There were very specific instructions here on how to cook the mushrooms and I failed greatly. I also used milk and not half and half. Was it still delicious? Yes! One thing I love is that that you can prep this recipe entirely ahead. different things in bowls or measuring cups. It makes the process of cooking so much easier to not have to quick grab this from the fridge or shred this cheese here. When it's all ready to go - the whole process is easy and fills the dishwasher with lots of dishes - but it's worth it. Hey - you cooked - let someone else clean up!

Mushroom Ravioli Sauce
Sauce
1 ¼ cups half and half, (half cream half milk)
¾ cup chicken broth
1 teaspoon Worcestershire sauce
1 teaspoon dried parsley
½ teaspoon EACH: dried basil, mustard powder
¼ teaspoon EACH: dried thyme, ground sage
Mushrooms/Other
12 oz. mushrooms, sliced/cleaned/dried
1-2 tablespoons olive oil
½ cup dry white wine, or chicken broth. 
3 tablespoons butter
3 cloves garlic, minced
2 tablespoons flour
½ cup Asiago cheese, finely grated from a block
½ cup Parmesan cheese, finely grated from a block.
20 oz. ravioli, refrigerated or frozen
Fresh Parsley, to garnish

Combine the sauce ingredients in a medium measuring cup with a spout. Set aside. Measure out remaining ingredients prior to beginning. Begin boiling pasta water once the mushrooms are nearly cooked.
Heat olive oil in a deep 12-inch skillet over medium-high heat and add half of the mushrooms. Allow them to brown on each side for 3-4 minutes, undisturbed. Leaving space around them will allow them to fry (vs. steam). Add a splash more of olive oil during cooking if needed. Remove once golden brown and set aside on a plate. Repeat with remaining half. Turn heat off and allow pan to cool slightly.
Add the white wine to the same skillet used to cook the mushrooms and set heat to medium. Use a silicone spatula to “clean” the bottom of the pot. Let it bubble gently until reduced by half, about 4 minutes.
Melt the butter in the skillet and add the garlic.
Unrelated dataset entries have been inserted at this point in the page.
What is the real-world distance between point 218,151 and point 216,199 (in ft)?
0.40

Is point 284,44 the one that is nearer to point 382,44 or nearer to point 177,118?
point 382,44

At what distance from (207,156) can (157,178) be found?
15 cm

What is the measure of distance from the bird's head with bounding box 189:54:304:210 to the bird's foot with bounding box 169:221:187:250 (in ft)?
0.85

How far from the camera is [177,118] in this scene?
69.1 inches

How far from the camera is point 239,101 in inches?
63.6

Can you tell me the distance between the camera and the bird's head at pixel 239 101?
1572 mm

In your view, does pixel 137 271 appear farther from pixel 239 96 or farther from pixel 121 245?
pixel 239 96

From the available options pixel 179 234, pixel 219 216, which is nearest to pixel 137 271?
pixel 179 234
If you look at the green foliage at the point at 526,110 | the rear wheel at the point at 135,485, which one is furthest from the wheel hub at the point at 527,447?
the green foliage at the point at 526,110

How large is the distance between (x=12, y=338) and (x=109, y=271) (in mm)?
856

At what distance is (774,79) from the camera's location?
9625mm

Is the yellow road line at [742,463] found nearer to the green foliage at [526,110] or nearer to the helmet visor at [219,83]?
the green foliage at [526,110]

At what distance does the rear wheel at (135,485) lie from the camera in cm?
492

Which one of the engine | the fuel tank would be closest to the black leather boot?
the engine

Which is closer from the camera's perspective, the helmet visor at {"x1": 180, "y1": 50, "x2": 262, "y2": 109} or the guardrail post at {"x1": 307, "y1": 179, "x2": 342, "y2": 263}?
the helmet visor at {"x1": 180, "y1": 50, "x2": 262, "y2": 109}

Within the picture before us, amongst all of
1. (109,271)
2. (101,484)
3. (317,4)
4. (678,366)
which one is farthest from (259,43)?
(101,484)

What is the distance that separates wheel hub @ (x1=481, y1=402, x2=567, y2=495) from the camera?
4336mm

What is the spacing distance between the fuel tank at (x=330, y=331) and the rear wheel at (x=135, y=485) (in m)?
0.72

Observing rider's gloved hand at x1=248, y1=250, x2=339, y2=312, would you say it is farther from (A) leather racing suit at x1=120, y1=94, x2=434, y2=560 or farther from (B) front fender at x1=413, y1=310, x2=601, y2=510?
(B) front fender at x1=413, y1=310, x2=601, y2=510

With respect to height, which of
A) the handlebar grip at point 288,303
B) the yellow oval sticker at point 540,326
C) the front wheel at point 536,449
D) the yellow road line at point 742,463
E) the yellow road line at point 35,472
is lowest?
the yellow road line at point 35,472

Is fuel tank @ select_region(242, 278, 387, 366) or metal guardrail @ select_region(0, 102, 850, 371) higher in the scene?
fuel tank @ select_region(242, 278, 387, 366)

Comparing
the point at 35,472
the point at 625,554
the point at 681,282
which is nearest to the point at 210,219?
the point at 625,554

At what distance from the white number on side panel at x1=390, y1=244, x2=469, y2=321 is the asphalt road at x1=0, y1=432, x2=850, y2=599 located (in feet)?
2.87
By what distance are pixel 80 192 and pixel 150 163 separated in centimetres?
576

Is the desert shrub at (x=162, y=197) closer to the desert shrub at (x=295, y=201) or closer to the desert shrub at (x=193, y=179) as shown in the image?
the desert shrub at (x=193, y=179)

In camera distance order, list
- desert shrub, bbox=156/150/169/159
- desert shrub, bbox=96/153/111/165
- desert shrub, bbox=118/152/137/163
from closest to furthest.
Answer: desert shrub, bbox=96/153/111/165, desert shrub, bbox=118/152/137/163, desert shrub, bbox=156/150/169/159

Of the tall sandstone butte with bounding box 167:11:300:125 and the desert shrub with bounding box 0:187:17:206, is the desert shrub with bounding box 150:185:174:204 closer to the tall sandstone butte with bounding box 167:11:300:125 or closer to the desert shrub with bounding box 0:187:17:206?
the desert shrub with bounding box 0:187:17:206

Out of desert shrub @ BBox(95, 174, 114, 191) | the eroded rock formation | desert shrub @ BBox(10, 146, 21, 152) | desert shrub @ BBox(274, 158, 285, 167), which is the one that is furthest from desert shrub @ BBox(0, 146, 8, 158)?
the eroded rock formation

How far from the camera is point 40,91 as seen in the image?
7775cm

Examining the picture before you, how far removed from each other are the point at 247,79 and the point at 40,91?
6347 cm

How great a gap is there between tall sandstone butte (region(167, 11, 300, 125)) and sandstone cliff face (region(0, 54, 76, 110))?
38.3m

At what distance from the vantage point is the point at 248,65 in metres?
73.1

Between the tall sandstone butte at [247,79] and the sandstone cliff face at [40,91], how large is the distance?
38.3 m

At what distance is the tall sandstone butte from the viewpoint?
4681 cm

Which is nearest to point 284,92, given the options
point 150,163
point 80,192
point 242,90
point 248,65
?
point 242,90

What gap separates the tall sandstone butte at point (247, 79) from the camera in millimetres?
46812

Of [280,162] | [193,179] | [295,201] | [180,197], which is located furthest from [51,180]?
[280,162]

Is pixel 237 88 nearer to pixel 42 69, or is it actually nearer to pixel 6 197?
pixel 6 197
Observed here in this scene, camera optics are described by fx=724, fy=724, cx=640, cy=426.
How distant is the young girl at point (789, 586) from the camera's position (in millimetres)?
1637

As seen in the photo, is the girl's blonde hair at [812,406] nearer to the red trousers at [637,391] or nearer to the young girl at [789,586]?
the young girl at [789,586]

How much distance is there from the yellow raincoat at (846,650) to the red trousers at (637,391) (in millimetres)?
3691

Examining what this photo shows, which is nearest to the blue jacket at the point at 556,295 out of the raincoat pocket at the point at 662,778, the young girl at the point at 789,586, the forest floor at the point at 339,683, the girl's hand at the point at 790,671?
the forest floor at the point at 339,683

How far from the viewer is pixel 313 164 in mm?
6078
Cook for 2 minutes. Stir in the flour and cook for 1-2 minutes, stirring continuously.
Reduce heat to medium-low. Add the sauce mixture (from step 1) in small splashes, stirring continuously. Bring to a gentle boil, then reduce to a simmer.
Let the sauce simmer gently while you cook the ravioli according to package instructions, set a timer to avoid overcooking. Drain once cooked.
Reduce heat to low and stir in the Asiago and Parmesan cheese until combined, then add the mushrooms back.
Add the cooked ravioli to a serving plate and spoon the sauce on top, or add the ravioli to the skillet and carefully stir to combine. Garnish with parsley and serve!